In connection with the transaction described in this announcement, the Managers and any of their affiliates, acting as investors for their own accounts, may subscribe for or purchase securities and in that capacity may retain, purchase, sell, offer to sell or otherwise deal for their own accounts in such securities of the Company or related investments in connection with the transactions described in this announcement or otherwise. Accordingly, references in any subscription materials to the securities being issued, offered, subscribed, acquired, placed or otherwise dealt in should be read as including any issue or offer to, or subscription, acquisition, placing or dealing by, the Managers and any of their affiliates acting as investors for their own accounts. The Managers do not intend to disclose the extent of any such investment or transactions otherwise than in accordance with any legal or regulatory obligations to do so.

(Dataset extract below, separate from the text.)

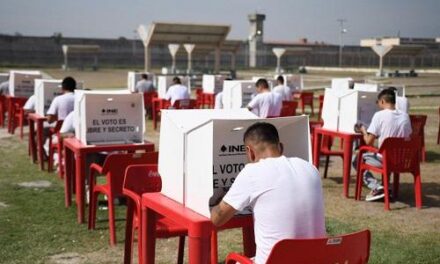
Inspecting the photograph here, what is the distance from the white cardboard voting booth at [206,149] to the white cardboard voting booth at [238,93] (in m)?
9.38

Matters discussed in this announcement may constitute forward-looking statements. Forward-looking statements are statements that are not historical facts and may be identified by words such as “believe”, “aim”, “expect”, “anticipate”, “intend”, “estimate”, “will”, “may”, “continue”, “should” and similar expressions. The forward-looking statements in this release are based upon various assumptions, many of which are based, in turn, upon further assumptions. These assumptions are inherently subject to significant known and unknown risks, uncertainties, contingencies, and other important factors which are difficult or impossible to predict and are beyond its control. Such risks, uncertainties, contingencies, and other important factors could cause actual events to differ materially from the expectations expressed or implied in this release by such forward-looking statements. Forward-looking statements speak only as of the date they are made and cannot be relied upon as a guide to future performance. The Company, the Managers and their respective affiliates expressly disclaim any obligation or undertaking to update, review or revise any forward-looking statement contained in this announcement whether as a result of new information, future developments or otherwise. The information, opinions and forward-looking statements contained in this announcement speak only as at its date and are subject to change without notice.
This information is considered to be inside information pursuant to the EU Market Abuse Regulation (MAR) and is subject to the disclosure requirements pursuant to MAR article 17 and Section 5-12 the Norwegian Securities Trading Act. This stock exchange announcement was published by Richard Tyrrell, Chief Executive at Cool Company Ltd. on 2 November 2022 at 16.30 (CET).